#### Work order 1
Reproduce the bike ride account word for word, from "Bill Metzger, writer, editor, historian" up to and including "Maryland Railway grade.".
#### Work order 2
List every business that the bike ride account identifies by name.
#### Work order 3
Continue the bike ride account from where it stops.

**** Document text

Polly Rose at the two-story River's Edge Antiques Mall store was reviewing her inventory as we rode by. We turned the corner by the River's Edge Cafe and Bed and Breakfast on to River Road and encountered six of the town's slow-moving, free-loading geese.

Bill Metzger, writer, editor, historian and mapmaker extraordinaire, returned our shouted hello as we rode by his home and Danny's restaurant on River Road. We turned left on to Robert Brown Road, crossed Route 281 and pedaled up the short slope to the old Western Maryland Railway grade.

We stopped at the first bridge across the Casselman, just upstream from Immersion Research, a manufacturer of whitewater paddling gear that is relocating to Somerset. We crossed the bridge and passed the former site of the Western Maryland Railway station.

An enterprising businessman used a chain saw to cut the station into fourths, loaded them on to a flat bed truck and transported them over the mountain to Mill Run where it became a restaurant. When the restaurant closed, half of it was taken away and transformed into a garage. It deserved better.

********
**** Study material

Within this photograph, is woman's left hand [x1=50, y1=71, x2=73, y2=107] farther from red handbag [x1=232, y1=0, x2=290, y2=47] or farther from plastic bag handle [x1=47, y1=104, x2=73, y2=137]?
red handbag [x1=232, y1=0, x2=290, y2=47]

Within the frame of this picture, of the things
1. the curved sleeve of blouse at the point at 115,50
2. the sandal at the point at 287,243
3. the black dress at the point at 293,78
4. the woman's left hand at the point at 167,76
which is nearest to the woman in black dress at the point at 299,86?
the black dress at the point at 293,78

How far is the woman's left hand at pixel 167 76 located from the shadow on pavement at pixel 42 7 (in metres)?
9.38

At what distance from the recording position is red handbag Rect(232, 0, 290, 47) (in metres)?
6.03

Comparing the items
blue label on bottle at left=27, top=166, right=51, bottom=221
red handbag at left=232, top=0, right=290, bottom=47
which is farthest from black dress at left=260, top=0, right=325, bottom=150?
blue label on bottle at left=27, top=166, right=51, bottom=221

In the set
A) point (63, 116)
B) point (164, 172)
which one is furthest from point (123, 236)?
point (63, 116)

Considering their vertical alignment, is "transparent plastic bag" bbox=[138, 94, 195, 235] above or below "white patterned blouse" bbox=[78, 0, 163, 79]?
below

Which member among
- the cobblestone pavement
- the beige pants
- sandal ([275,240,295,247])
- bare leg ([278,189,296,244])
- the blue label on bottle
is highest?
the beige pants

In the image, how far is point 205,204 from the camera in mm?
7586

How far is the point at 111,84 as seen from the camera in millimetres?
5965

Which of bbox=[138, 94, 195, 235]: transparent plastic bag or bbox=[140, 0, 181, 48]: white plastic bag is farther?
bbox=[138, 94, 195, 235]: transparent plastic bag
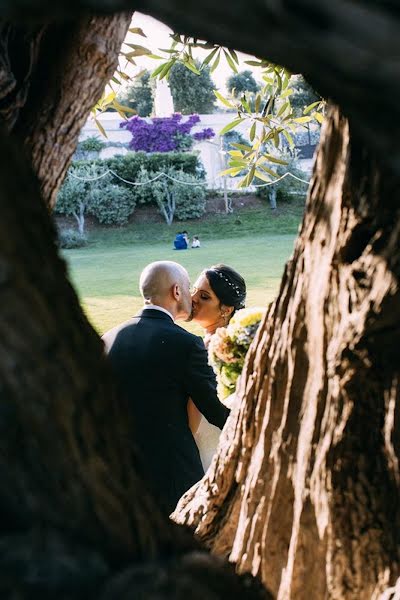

********

#### Response area 1
Bill Metzger, writer, editor, historian and mapmaker extraordinaire, returned our shouted hello as we rode by his home and Danny's restaurant on River Road. We turned left on to Robert Brown Road, crossed Route 281 and pedaled up the short slope to the old Western Maryland Railway grade.

#### Response area 2
River's Edge Antiques Mall
River's Edge Cafe and Bed and Breakfast
Danny's restaurant
Immersion Research

#### Response area 3
Eight year-old Alex Kiselica of Bethel Park, the youngest member of our group and the entire That Dam Ride contingent, was our pacesetter for several miles. He did a great job. He was accompanied by his mother, Trish.

We completed the straight-away to Harnedsville, went under Route 523 near the Hannah House bed and breakfast, crossed a two-lane road and crossed another bridge over the Casselman River.

The scenic Confluence to Fort Hill section of the trail, which overlooks the Casselman River, was opened a year ago. There is a lot of fencing and numerous gates to protect the property rights of the adjacent landowners. We were making steady progress toward the Fort Hill trailhead when we saw the tree.

A large red oak, at least three-feet in diameter at the base, had fallen across the trail. Its crown splintered the fence on the other side. We set up a bike brigade -- several persons stood between the large branches and passed each bike to the next person until we all were on the other side.

We took a break at Fort Hill, set up the bike brigade again at the tree and returned to Route 281 where the trail parallels the road. We crossed the bridge over the Youghiogheny River, turned left into the Outflow Campground and joined That Dam Ride bikers who had arrived from Boston and Connellsville.

The refreshments at the wooden pavilion -- water, lemonade, Gatorade and salty snacks -- were a big hit. Our group rode 20 miles, about six more than planned, but no one seemed to mind. Carroll Kelly, 81, of Hazelwood, the oldest rider, had come up from Boston. Bilcsik said a total of 364 riders participated.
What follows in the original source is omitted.